On October 1, 1640, “a new viola” in Fantini’s possession is mentioned in a court inventory. He thus must have played a stringed instrument as well as the trumpet. Is it significant that Fantini’s main instrument (usually called trombetta) is no longer mentioned in connection with his name in the surviving Medici court records beginning with the fiscal year 1639-1640?


The archival documents contain hardly any information concerning his family. Nevertheless, we learn of a son, Giovanni, who is mentioned between 5 May 1637 and 21 June 1642, first as his son (figliolo), then as his apprentice (garzone, 22 May 1637) and as his student (scolare, 20 December 1639, 22 February 1640, and 24 October 1641); and of a daughter Elisabetta, who was born in or shortly before 1650 and entered the convent of Marradi in 1668 as a nun.

Last Archival Mention

Fantini is mentioned in archival sources for the last time in 1675. These documents reveal that he was living in a state of abject pverty, for he was sued by the prioress of his daughter’s convent for not having paid her rent there. He was eventually able to resolve the issue after the favorable outcome of a suit of his own against of of his debtors. His sad condition was testified to during the suit: being entirely dependent on his income from an allowance (presumably from an annuity paid by the Medici court), he had thus been justified, “given his misery”, not to have paid his daughter’s debt.

His Descendents

During the early 1970s, thanks to a member of my own trumpet ensemble, Klaus Rehm, I made the acquaintance of Hans Fantini, M.D., who lived in Munich. He claimed to be a descendent of the famous trumpeter, and had reconstructed his family tree back to him, although he had lost much of the documentary proof. According to him, the trumpeter’s grandson, Adamo Giovanni Giacomo Fantini, had moved from Venice to Düsseldorf, thus founding a German line of the family. I gave this information to my then pupil Conforzi, who was able to supplement it with items from his own research. The thus enriched family tree can be found on p. 169 of Conforzi’s biographical article of 1993.

Fantini’s Mastery as a Trumpeter

Shortly after Grand Duke Ferdinando II married Princess Vittoria della Rovere of Urbino in July 1637, an account of the festivities was published. Concerning an equestrian ballet on 15 July, it was reported that “during the dancing, the singing continued from time to time at full voice with a melody appropriate to the clamor of that sound; when the singing ceased this was at times accompanied, with singular mastery, by the trumpet of Girolamo, His Highness’ famous trumpeter.” That trumpet ensembles traditionally provided the music for dancing horses is well known, but that a trumpeter should be singled out for special praise in the exercising of his duty is unusual, even singular.

It was stated above that his large salary at the Medici court hinted at his particular talent. Another milestone was his performance together with Frescobaldi in 1634, described above.

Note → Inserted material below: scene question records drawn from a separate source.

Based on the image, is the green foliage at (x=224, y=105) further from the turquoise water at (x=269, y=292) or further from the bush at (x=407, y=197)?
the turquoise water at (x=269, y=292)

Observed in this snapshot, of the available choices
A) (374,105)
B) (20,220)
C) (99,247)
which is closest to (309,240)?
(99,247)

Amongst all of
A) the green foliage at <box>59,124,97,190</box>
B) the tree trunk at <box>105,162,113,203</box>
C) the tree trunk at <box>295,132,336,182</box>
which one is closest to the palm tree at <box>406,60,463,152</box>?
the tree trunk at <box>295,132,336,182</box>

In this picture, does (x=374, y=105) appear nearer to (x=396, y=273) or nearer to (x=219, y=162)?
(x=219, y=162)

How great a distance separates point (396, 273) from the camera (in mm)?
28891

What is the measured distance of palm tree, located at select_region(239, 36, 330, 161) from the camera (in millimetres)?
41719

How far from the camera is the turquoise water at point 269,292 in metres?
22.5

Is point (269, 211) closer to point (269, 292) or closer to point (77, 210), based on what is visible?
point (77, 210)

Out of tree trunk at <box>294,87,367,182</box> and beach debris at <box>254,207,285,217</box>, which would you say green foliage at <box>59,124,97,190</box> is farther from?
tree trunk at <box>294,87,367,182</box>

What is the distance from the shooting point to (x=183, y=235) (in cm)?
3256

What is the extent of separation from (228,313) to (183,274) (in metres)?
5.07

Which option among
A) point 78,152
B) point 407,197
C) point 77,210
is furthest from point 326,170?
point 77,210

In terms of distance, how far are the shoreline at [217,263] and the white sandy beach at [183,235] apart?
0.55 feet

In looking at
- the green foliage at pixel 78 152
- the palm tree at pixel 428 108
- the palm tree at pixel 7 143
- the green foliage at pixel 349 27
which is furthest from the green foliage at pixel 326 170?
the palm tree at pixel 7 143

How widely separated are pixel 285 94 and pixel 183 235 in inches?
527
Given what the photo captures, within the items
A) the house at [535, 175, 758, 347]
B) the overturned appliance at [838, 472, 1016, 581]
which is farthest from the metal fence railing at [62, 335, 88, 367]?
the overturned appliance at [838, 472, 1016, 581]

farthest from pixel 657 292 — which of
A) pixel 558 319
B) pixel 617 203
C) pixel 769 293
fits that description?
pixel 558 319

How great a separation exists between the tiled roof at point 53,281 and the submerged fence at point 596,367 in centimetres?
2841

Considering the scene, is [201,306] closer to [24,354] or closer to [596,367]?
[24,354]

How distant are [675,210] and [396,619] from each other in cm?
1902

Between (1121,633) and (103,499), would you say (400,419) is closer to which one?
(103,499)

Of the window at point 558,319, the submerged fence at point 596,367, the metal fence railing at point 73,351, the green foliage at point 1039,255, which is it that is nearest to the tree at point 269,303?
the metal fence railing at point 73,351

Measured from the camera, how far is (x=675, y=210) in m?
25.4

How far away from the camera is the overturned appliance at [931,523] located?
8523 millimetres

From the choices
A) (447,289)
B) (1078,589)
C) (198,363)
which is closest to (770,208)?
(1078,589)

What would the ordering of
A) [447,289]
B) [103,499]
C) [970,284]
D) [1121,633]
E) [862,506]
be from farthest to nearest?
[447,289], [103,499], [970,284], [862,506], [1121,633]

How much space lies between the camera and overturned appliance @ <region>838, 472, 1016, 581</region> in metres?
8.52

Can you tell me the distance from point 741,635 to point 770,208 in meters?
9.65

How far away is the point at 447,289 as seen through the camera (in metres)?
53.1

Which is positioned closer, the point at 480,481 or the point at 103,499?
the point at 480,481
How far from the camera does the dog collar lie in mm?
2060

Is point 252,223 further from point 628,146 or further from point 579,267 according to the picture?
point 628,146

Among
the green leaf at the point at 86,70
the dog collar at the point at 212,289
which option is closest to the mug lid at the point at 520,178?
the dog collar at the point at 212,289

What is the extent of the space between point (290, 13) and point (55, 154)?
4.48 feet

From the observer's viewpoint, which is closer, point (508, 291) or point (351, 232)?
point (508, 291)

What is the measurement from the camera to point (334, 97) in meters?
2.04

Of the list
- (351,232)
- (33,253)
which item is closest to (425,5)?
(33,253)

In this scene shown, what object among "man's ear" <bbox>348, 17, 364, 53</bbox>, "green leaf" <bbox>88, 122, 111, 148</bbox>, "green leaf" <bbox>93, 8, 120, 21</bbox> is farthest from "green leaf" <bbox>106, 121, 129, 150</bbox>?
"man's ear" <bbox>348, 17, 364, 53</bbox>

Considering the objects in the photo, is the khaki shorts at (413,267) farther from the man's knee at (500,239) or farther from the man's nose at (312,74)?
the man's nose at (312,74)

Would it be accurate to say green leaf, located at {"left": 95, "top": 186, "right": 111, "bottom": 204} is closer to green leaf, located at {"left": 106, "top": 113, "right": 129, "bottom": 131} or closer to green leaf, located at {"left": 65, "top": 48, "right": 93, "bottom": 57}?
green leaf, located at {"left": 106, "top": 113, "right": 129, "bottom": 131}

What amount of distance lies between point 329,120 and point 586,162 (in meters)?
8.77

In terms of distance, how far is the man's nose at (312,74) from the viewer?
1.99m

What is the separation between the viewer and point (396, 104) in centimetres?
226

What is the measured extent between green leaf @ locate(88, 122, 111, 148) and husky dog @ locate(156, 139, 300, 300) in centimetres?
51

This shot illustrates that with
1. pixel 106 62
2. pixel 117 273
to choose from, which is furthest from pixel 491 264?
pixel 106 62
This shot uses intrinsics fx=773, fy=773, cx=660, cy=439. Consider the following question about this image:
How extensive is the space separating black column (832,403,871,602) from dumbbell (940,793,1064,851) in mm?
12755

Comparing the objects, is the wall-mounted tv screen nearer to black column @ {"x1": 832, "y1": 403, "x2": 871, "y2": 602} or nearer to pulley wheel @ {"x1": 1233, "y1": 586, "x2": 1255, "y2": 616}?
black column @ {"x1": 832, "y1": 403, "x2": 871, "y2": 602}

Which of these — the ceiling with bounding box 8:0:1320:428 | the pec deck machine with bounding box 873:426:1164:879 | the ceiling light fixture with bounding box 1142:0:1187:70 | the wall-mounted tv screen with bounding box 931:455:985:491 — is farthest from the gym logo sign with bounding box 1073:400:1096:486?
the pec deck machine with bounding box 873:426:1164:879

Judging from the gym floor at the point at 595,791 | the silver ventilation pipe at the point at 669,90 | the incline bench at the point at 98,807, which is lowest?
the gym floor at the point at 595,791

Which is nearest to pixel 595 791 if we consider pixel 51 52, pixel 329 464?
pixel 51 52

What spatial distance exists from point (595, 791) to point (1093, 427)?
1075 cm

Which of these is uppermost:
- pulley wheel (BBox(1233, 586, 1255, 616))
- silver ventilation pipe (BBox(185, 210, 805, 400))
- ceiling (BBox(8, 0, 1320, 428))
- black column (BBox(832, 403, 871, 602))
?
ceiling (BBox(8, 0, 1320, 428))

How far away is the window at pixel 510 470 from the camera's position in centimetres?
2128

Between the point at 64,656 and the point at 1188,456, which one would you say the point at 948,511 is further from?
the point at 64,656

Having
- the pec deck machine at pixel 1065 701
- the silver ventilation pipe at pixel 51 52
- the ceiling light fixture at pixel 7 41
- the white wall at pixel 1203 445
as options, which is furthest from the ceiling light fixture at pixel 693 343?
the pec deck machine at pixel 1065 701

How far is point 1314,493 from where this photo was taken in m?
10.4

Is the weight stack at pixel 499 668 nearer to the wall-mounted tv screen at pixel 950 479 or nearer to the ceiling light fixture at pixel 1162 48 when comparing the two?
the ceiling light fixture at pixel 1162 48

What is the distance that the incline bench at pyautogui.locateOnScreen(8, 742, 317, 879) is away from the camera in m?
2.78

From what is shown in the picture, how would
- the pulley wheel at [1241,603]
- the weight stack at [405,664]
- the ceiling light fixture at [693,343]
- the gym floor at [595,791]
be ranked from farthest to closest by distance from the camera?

Finally, three poems of praise appearing at the beginning and end of Fantini’s trumpet method testify to his great mastery of his instrument; they are translated in the appropriate places below. They all testify to Fantini’s ability to soften the martial sounds typical of the military trumpet with its battle calls. Indeed, it would have been impossible to perform music together with a house organ if the trumpeter were unable to “tune, with noble art, the warlike strains to softer songs”, with the result that “knights and ladies alike languish with joy, his martial talent put to Love’s use”. Soft playing, indeed, was a major prerequisite for the trumpet’s entry into art music. It is Fantini’s main claim to fame to have been the first to effectuate this entry. As Hermann Eichborn wrote already in 1890, he “brought the technique and expressive possibilities of his instrument to their highest level.”